Stored data entries
###

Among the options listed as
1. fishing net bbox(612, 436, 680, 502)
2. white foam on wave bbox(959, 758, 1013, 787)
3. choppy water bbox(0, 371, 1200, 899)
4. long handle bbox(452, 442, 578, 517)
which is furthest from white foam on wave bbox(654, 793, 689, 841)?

###

* [Task]:
Reproduce all of the material above word for word, line by line.

* [Expected answer]:
Among the options listed as
1. fishing net bbox(612, 436, 680, 502)
2. white foam on wave bbox(959, 758, 1013, 787)
3. choppy water bbox(0, 371, 1200, 899)
4. long handle bbox(452, 442, 578, 517)
which is furthest from white foam on wave bbox(654, 793, 689, 841)?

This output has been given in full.